Les difficultés sont liées aussi bien à leur activité, qu’à la technologie elle-même et aux ressources humaines. 43 % des établissements évoquent un souci à élaborer un business case lisible et 41 % avouent ne pas parvenir à convaincre leurs dirigeants du bien-fondé d’investir dans l’automatisation. Presque la moitié (48 %) déclare éprouver des difficultés dans le recrutement de collaborateurs performants. Enfin, 46 % mentionnent l’absence d’une stratégie de gestion des données comme principal frein. Pour Jose Ordinas Lewis, directeur du centre d’automatisation robotique chez Swiss Re, « l’automatisation dans le secteur des services financiers va être similaire à la révolution qu’a connue le secteur automobile dans les années 70-80. ».

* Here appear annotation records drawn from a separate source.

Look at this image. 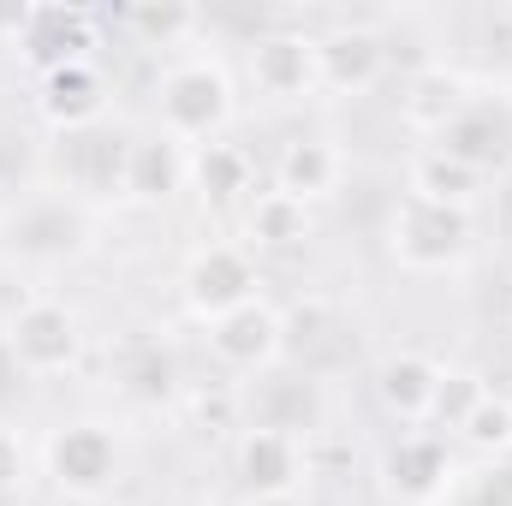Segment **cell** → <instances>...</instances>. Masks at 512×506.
<instances>
[{
	"instance_id": "6da1fadb",
	"label": "cell",
	"mask_w": 512,
	"mask_h": 506,
	"mask_svg": "<svg viewBox=\"0 0 512 506\" xmlns=\"http://www.w3.org/2000/svg\"><path fill=\"white\" fill-rule=\"evenodd\" d=\"M233 108H239L233 72L215 54H179L155 78V120H161V131L173 143H185V149L221 137L227 120H233Z\"/></svg>"
},
{
	"instance_id": "9c48e42d",
	"label": "cell",
	"mask_w": 512,
	"mask_h": 506,
	"mask_svg": "<svg viewBox=\"0 0 512 506\" xmlns=\"http://www.w3.org/2000/svg\"><path fill=\"white\" fill-rule=\"evenodd\" d=\"M453 483V459H447V441L441 435H399L393 447L382 453V489L399 506H435Z\"/></svg>"
},
{
	"instance_id": "5bb4252c",
	"label": "cell",
	"mask_w": 512,
	"mask_h": 506,
	"mask_svg": "<svg viewBox=\"0 0 512 506\" xmlns=\"http://www.w3.org/2000/svg\"><path fill=\"white\" fill-rule=\"evenodd\" d=\"M340 179H346V155H340L334 137H292V143H280V155H274V191H286V197H298V203L334 197Z\"/></svg>"
},
{
	"instance_id": "d6986e66",
	"label": "cell",
	"mask_w": 512,
	"mask_h": 506,
	"mask_svg": "<svg viewBox=\"0 0 512 506\" xmlns=\"http://www.w3.org/2000/svg\"><path fill=\"white\" fill-rule=\"evenodd\" d=\"M405 197H423V203H441V209H477V197H483V173H471L465 161H453V155H441L435 143L411 161V173H405Z\"/></svg>"
},
{
	"instance_id": "603a6c76",
	"label": "cell",
	"mask_w": 512,
	"mask_h": 506,
	"mask_svg": "<svg viewBox=\"0 0 512 506\" xmlns=\"http://www.w3.org/2000/svg\"><path fill=\"white\" fill-rule=\"evenodd\" d=\"M126 24L143 36V42H149V48H179V42H185L203 18H197L191 6H137Z\"/></svg>"
},
{
	"instance_id": "9a60e30c",
	"label": "cell",
	"mask_w": 512,
	"mask_h": 506,
	"mask_svg": "<svg viewBox=\"0 0 512 506\" xmlns=\"http://www.w3.org/2000/svg\"><path fill=\"white\" fill-rule=\"evenodd\" d=\"M471 102H477V96L465 90V78H459V72H447V66H423V72H411V78H405L399 120H405L411 131H423V137H441V131L453 126Z\"/></svg>"
},
{
	"instance_id": "2e32d148",
	"label": "cell",
	"mask_w": 512,
	"mask_h": 506,
	"mask_svg": "<svg viewBox=\"0 0 512 506\" xmlns=\"http://www.w3.org/2000/svg\"><path fill=\"white\" fill-rule=\"evenodd\" d=\"M435 149H441V155H453V161H465L471 173H483V179H489V173L512 155V120H507V114H495L489 102H471L453 126L435 137Z\"/></svg>"
},
{
	"instance_id": "4fadbf2b",
	"label": "cell",
	"mask_w": 512,
	"mask_h": 506,
	"mask_svg": "<svg viewBox=\"0 0 512 506\" xmlns=\"http://www.w3.org/2000/svg\"><path fill=\"white\" fill-rule=\"evenodd\" d=\"M441 364L423 358V352H387L376 364V405H382L393 423L417 429V423H435V393H441Z\"/></svg>"
},
{
	"instance_id": "e0dca14e",
	"label": "cell",
	"mask_w": 512,
	"mask_h": 506,
	"mask_svg": "<svg viewBox=\"0 0 512 506\" xmlns=\"http://www.w3.org/2000/svg\"><path fill=\"white\" fill-rule=\"evenodd\" d=\"M185 185H191L209 209H227V203H239V197L251 191V155H245L239 143L209 137V143L185 149Z\"/></svg>"
},
{
	"instance_id": "7c38bea8",
	"label": "cell",
	"mask_w": 512,
	"mask_h": 506,
	"mask_svg": "<svg viewBox=\"0 0 512 506\" xmlns=\"http://www.w3.org/2000/svg\"><path fill=\"white\" fill-rule=\"evenodd\" d=\"M251 84L268 102H304L316 84V36L304 30H268L251 42Z\"/></svg>"
},
{
	"instance_id": "277c9868",
	"label": "cell",
	"mask_w": 512,
	"mask_h": 506,
	"mask_svg": "<svg viewBox=\"0 0 512 506\" xmlns=\"http://www.w3.org/2000/svg\"><path fill=\"white\" fill-rule=\"evenodd\" d=\"M42 459H48V483H54L66 501H102V495L120 483V465H126L120 435H114L108 423H96V417L54 429Z\"/></svg>"
},
{
	"instance_id": "d4e9b609",
	"label": "cell",
	"mask_w": 512,
	"mask_h": 506,
	"mask_svg": "<svg viewBox=\"0 0 512 506\" xmlns=\"http://www.w3.org/2000/svg\"><path fill=\"white\" fill-rule=\"evenodd\" d=\"M24 477H30V447L12 423H0V501H12L24 489Z\"/></svg>"
},
{
	"instance_id": "3957f363",
	"label": "cell",
	"mask_w": 512,
	"mask_h": 506,
	"mask_svg": "<svg viewBox=\"0 0 512 506\" xmlns=\"http://www.w3.org/2000/svg\"><path fill=\"white\" fill-rule=\"evenodd\" d=\"M471 251V215L423 197H399L387 215V256L411 274H441Z\"/></svg>"
},
{
	"instance_id": "cb8c5ba5",
	"label": "cell",
	"mask_w": 512,
	"mask_h": 506,
	"mask_svg": "<svg viewBox=\"0 0 512 506\" xmlns=\"http://www.w3.org/2000/svg\"><path fill=\"white\" fill-rule=\"evenodd\" d=\"M126 393L137 399H167V393H179V370H173V358L167 352H143V358H131L126 364Z\"/></svg>"
},
{
	"instance_id": "ffe728a7",
	"label": "cell",
	"mask_w": 512,
	"mask_h": 506,
	"mask_svg": "<svg viewBox=\"0 0 512 506\" xmlns=\"http://www.w3.org/2000/svg\"><path fill=\"white\" fill-rule=\"evenodd\" d=\"M310 203H298V197H286V191H256L251 209H245V239H251L256 251H298L304 239H310Z\"/></svg>"
},
{
	"instance_id": "30bf717a",
	"label": "cell",
	"mask_w": 512,
	"mask_h": 506,
	"mask_svg": "<svg viewBox=\"0 0 512 506\" xmlns=\"http://www.w3.org/2000/svg\"><path fill=\"white\" fill-rule=\"evenodd\" d=\"M12 48L48 78V72H60V66L90 60V48H96V18H90L84 6H30V18H24V30H18Z\"/></svg>"
},
{
	"instance_id": "8992f818",
	"label": "cell",
	"mask_w": 512,
	"mask_h": 506,
	"mask_svg": "<svg viewBox=\"0 0 512 506\" xmlns=\"http://www.w3.org/2000/svg\"><path fill=\"white\" fill-rule=\"evenodd\" d=\"M203 340H209V358H215L227 376H268V370L280 364V352H286V316H280L268 298H256L245 310L209 322Z\"/></svg>"
},
{
	"instance_id": "83f0119b",
	"label": "cell",
	"mask_w": 512,
	"mask_h": 506,
	"mask_svg": "<svg viewBox=\"0 0 512 506\" xmlns=\"http://www.w3.org/2000/svg\"><path fill=\"white\" fill-rule=\"evenodd\" d=\"M507 334H512V304H507Z\"/></svg>"
},
{
	"instance_id": "484cf974",
	"label": "cell",
	"mask_w": 512,
	"mask_h": 506,
	"mask_svg": "<svg viewBox=\"0 0 512 506\" xmlns=\"http://www.w3.org/2000/svg\"><path fill=\"white\" fill-rule=\"evenodd\" d=\"M477 393H483V381H477V376H459V370H447V376H441V393H435V417L453 429V423L471 411V399H477Z\"/></svg>"
},
{
	"instance_id": "ac0fdd59",
	"label": "cell",
	"mask_w": 512,
	"mask_h": 506,
	"mask_svg": "<svg viewBox=\"0 0 512 506\" xmlns=\"http://www.w3.org/2000/svg\"><path fill=\"white\" fill-rule=\"evenodd\" d=\"M120 185H126L137 203H167L185 185V143H173L167 131L126 143V179Z\"/></svg>"
},
{
	"instance_id": "8fae6325",
	"label": "cell",
	"mask_w": 512,
	"mask_h": 506,
	"mask_svg": "<svg viewBox=\"0 0 512 506\" xmlns=\"http://www.w3.org/2000/svg\"><path fill=\"white\" fill-rule=\"evenodd\" d=\"M36 114L66 137H84L90 126H102L108 114V78L96 60H78V66H60L48 78H36Z\"/></svg>"
},
{
	"instance_id": "7a4b0ae2",
	"label": "cell",
	"mask_w": 512,
	"mask_h": 506,
	"mask_svg": "<svg viewBox=\"0 0 512 506\" xmlns=\"http://www.w3.org/2000/svg\"><path fill=\"white\" fill-rule=\"evenodd\" d=\"M0 346L12 358V370L36 381H54V376H72L78 358H84V322L72 304L36 292V298H18L0 322Z\"/></svg>"
},
{
	"instance_id": "4316f807",
	"label": "cell",
	"mask_w": 512,
	"mask_h": 506,
	"mask_svg": "<svg viewBox=\"0 0 512 506\" xmlns=\"http://www.w3.org/2000/svg\"><path fill=\"white\" fill-rule=\"evenodd\" d=\"M239 506H304V495H245Z\"/></svg>"
},
{
	"instance_id": "ba28073f",
	"label": "cell",
	"mask_w": 512,
	"mask_h": 506,
	"mask_svg": "<svg viewBox=\"0 0 512 506\" xmlns=\"http://www.w3.org/2000/svg\"><path fill=\"white\" fill-rule=\"evenodd\" d=\"M387 72V42L370 24H334L316 36V84L334 96H364Z\"/></svg>"
},
{
	"instance_id": "52a82bcc",
	"label": "cell",
	"mask_w": 512,
	"mask_h": 506,
	"mask_svg": "<svg viewBox=\"0 0 512 506\" xmlns=\"http://www.w3.org/2000/svg\"><path fill=\"white\" fill-rule=\"evenodd\" d=\"M233 477L245 495H298L310 477V453L286 429H256L245 423L233 441Z\"/></svg>"
},
{
	"instance_id": "5b68a950",
	"label": "cell",
	"mask_w": 512,
	"mask_h": 506,
	"mask_svg": "<svg viewBox=\"0 0 512 506\" xmlns=\"http://www.w3.org/2000/svg\"><path fill=\"white\" fill-rule=\"evenodd\" d=\"M179 298H185V310L209 328V322H221V316H233V310H245L262 298V268H256V256L245 245H203V251L185 256V274H179Z\"/></svg>"
},
{
	"instance_id": "7402d4cb",
	"label": "cell",
	"mask_w": 512,
	"mask_h": 506,
	"mask_svg": "<svg viewBox=\"0 0 512 506\" xmlns=\"http://www.w3.org/2000/svg\"><path fill=\"white\" fill-rule=\"evenodd\" d=\"M453 435L471 447V453H489V459H501V453H512V399L507 393H477L471 399V411L453 423Z\"/></svg>"
},
{
	"instance_id": "44dd1931",
	"label": "cell",
	"mask_w": 512,
	"mask_h": 506,
	"mask_svg": "<svg viewBox=\"0 0 512 506\" xmlns=\"http://www.w3.org/2000/svg\"><path fill=\"white\" fill-rule=\"evenodd\" d=\"M322 417V399L310 381H262L251 393V423L256 429H286V435H310Z\"/></svg>"
}]
</instances>
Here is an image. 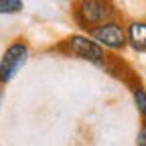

Le retard des banques françaises dans le domaine de l’IA

Le rapport de Capgemini met en avant le retard pris par les établissements financiers français. 7 % seulement ont lancé le déploiement à grande échelle d’outils d’intelligence artificielle. C’est 6 points de moins que leurs homologues basés au Royaume-Uni. La France souffre particulièrement de la complexité à dénicher les talents humains pour porter les projets et d’une vigilance exacerbée autour de la problématique de l’utilisation des données clients. Si Orange Bank par la voix de son directeur général semble avoir saisi l’intérêt des retombées financières de l’intelligence artificielle, beaucoup d'établissements s’y essaient l'instar de la banque en ligne Hello bank! qui confiait au printemps dernier sa messagerie Facebook à un chatbot.

La Société Générale a lancé Imagica, une plateforme d’analyse de documents pour simplifier et accélérer les processus d’identification et de connaissance client encadrés par les obligations réglementaires KYC. Le Crédit Mutuel exploite aussi la technologie Watson d’IBM depuis 2016 pour assister, non les clients mais les conseillers dans le traitement des mails. Même chose pour la Société Générale avec l’outil conçu par la start-up OWI. Les banques françaises hésitent encore à mettre en contact avec leur clientèle des agents conversationnels. Le Crédit du Nord teste actuellement un chatbot capable de répondre aux questions des clients sur les crédits immobiliers quasiment instantanément.

Malgré les réticences et les nombreux obstacles, la volonté existe comme l’illustrait une étude Next Content pour Quadient parue en avril dernier. Celle-ci indiquait que 58 % des banquiers souhaitaient engager des projets autour de l’intelligence artificielle à horizon 2020.